We think it, therefore, very clear, that the petitioner cannot maintain his claim to any part of the Poor lot, under his title derived from the New-England bank.

The second question depends on another question, viz. whether Josiah Flagg and his wife were ousted or disseised at the time of their conveyance to the petitioner; for it is very clear that if they were, nothing passed by their deed. It was incumbent on the respondent to establish this fact by unquestionable evidence, for the intention of the parties is not to be defeated by doubtful facts.

What then are the facts reported ? In 1819 2 acres and 30 rods, including the 96 rods in question, part of the Poor lot, were set off to Betsey Thurston, the widow of Gates Thurston. The commissioners appointed to assign her dower made no return of their doings into the probate court. But whether or not the assignment was defective and void for that omission, is not the question. The widow accepted the dower thus assigned, entered on the land, and continued to occupy it until March 1829, when she made a conveyance thereof to the respondent. In the month of April next after this conveyance, the respondent erected a fence between the farm and the 2 acres and 30 rods, and Josiah Flagg was present when it was erected, and was informed that the respondent claimed exclusive right and title to the 2 acres and 30 rods. Josiah Flagg never after attempted to disturb the respondent’s possession, although the petitioner, before he obtained the conveyance from Flagg, did make several attempts to enter upon and occupy the 2 acres and 30 rods ; but these attempts were repelled by the respondent, who continued to maintain his possession, and was in actual *152possession, in July 1829, when the deed from Flagg and wife to the petitioner was made.

These are the facts reported, and they are not questioned, but are submitted to the consideration of the Court as facts proved.

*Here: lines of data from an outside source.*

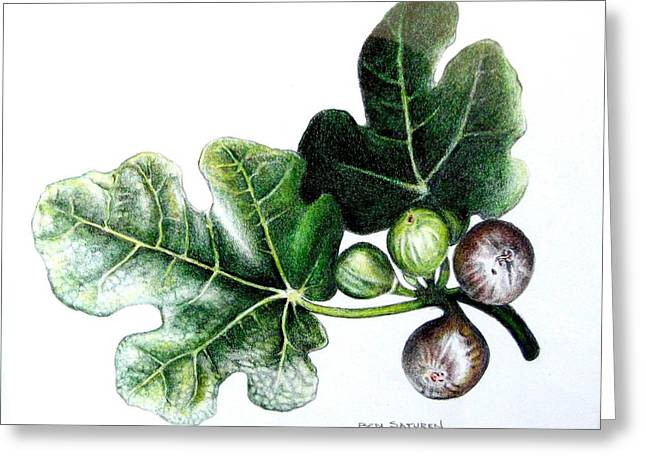 Figs Greeting Card by Ben Saturen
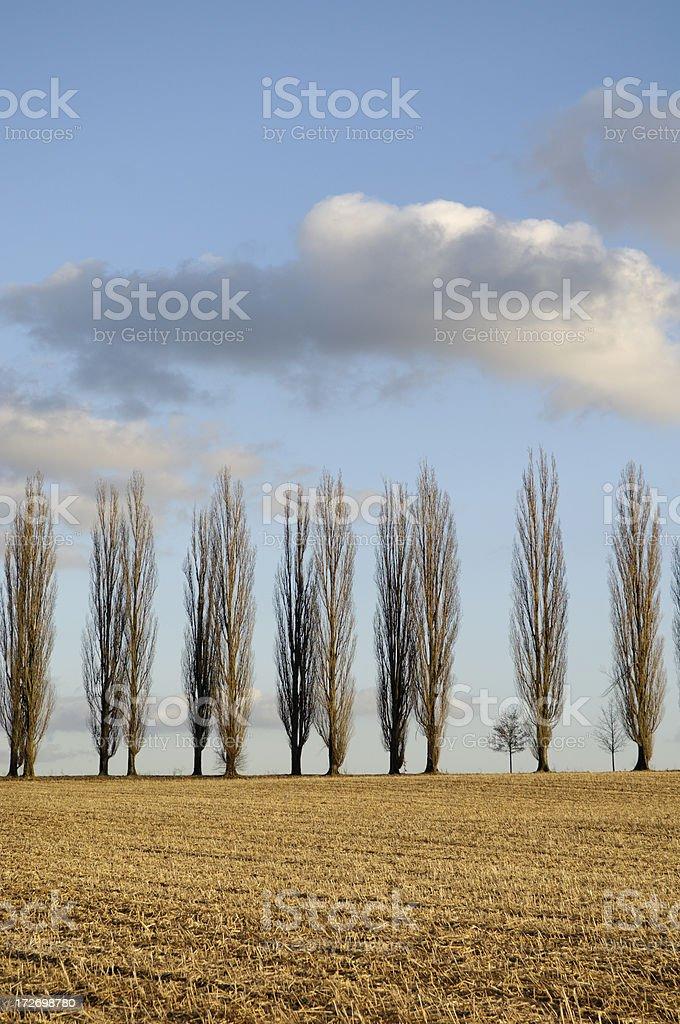 Row of trees royalty-free stock photo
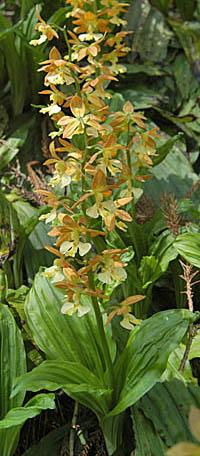 キエビネ Calanthe striata ラン科 Orchidaceae エビネ属 三河の植物観察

Now, that these facts show an ouster of Flagg and wife before and at the time of their conveyance to the petitioner, is too plain to admit of argument, and cannot be made plainer by any reference to authorities. If these facts do not amount to an ouster, it is not easy to imagine a case that would. It is not necessary, therefore, to consider the other objection to the validity of the deed from Flagg and wife to the petitioner ; as the grantors were ousted when they made their deed, the respondent having the exclusive possession, with the knowledge of both parties to the deed, it is clear that nothing passed by that instrument.

By the agreement of the parties, judgment is to be en tered according to the decision of the Court upon these questions.